Bulk Loading Data into Flex Tables

You bulk load data into a flex table with a COPY statement, specifying one of the flex parsers:

  • FAVROPARSER
  • FCEFPARSER
  • FCSVPARSER
  • FDELIMITEDPAIRPARSER
  • FDELIMITEDPARSER
  • FJSONPARSER
  • FREGEXPARSER

All flex parsers store the data as a single-value VMap. They reside in the VARBINARY __raw__ column, which is a real column with a NOT NULL constraint. The VMap is encoded into a single binary value for storage in the __raw__ column. The encoding places the value strings in a contiguous block, followed by the key strings. Vertica supports null values within the VMap for keys with NULL-specified columns. The key and value strings represent the virtual columns and their values in your flex table.

If a flex table data row is too large to fit in the VARBINARY __raw__ column, it is rejected. By default, the rejected data and exceptions files are stored in the standard CopyErrorLogs location, a subdirectory of the catalog directory: 

v_mart_node003_catalog/CopyErrorLogs/trans-STDIN-copy-from-exceptions.1 
v_mart_node003_catalog/CopyErrorLogs/trans-STDIN-copy-rejections.1

Flex tables do not copy any rejected data, due to disk space considerations. The rejected data file exists, but it contains only a new line character for every rejected record. The corresponding exceptions file lists the reason why each record was rejected.

**Data provided**
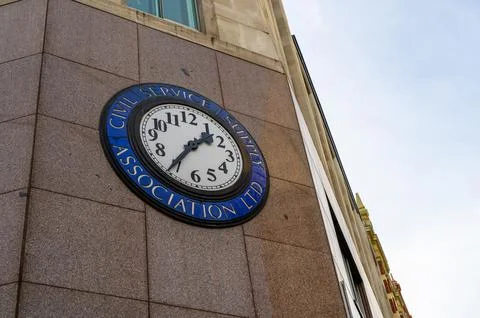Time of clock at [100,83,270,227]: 1:35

**Task set**
**1.** Quote the passage on bulk loading flex tables word for word, starting at "If a flex table" and ending at "record was rejected.".
**2.** Extend the passage on bulk loading data into flex tables by writing what follows its final sentence.

**Answer set**
**1.**
If a flex table data row is too large to fit in the VARBINARY __raw__ column, it is rejected. By default, the rejected data and exceptions files are stored in the standard CopyErrorLogs location, a subdirectory of the catalog directory: 

v_mart_node003_catalog/CopyErrorLogs/trans-STDIN-copy-from-exceptions.1 
v_mart_node003_catalog/CopyErrorLogs/trans-STDIN-copy-rejections.1

Flex tables do not copy any rejected data, due to disk space considerations. The rejected data file exists, but it contains only a new line character for every rejected record. The corresponding exceptions file lists the reason why each record was rejected.

**2.**
You can specify a different path and file for the rejected data and exceptions files. To do so, use the COPY parameters REJECTED DATA and EXCEPTIONS, respectively. You can also save load rejections and exceptions in a table. For more information, see Getting Data into Vertica.

Basic Flex Table Load and Query

Loading data into your flex table is similar to loading data into a regular columnar table. The difference is that you must use the parser argument with one of the flex parsers:

=> COPY darkdata FROM '/home/dbadmin/data/tweets_12.json' PARSER fjsonparser();
 Rows Loaded
------------- 12
(1 row)

You can use many additional COPY parameters as required but not all are supported.

Loading Data into Flex Table Real Columns

If you create a hybrid flex table with one or more real column definitions, COPY evaluates each virtual column key name during data load. For each real column with a name that is identical to a virtual column key name, COPY does the following: 

  • Loads the keys and values as part of the VMap data in the __raw__ column
  • Automatically populates real columns with the values from their virtual column counterparts

Subsequent data loads continue loading same-name key-value pairs into both the __raw__ column and the real column.

Over time, storing values in both column types can impact your licensed data limits. For more information about Vertica licenses, see Managing Licenses in the Administrator's Guide.

For example, continuing with the JSON data:

  1. Create a flex table, darkdata1, with a column definition of one of the keys in the data you will load:

    => CREATE FLEX TABLE darkdata1 ("user.lang" VARCHAR);
    CREATE TABLE
    
  2. Load data into darkdata1:

    => COPY darkdata1 FROM '/test/vertica/flextable/DATA/tweets_12.json' PARSER fjsonparser();
     Rows Loaded
    -------------
              12
    (1 row)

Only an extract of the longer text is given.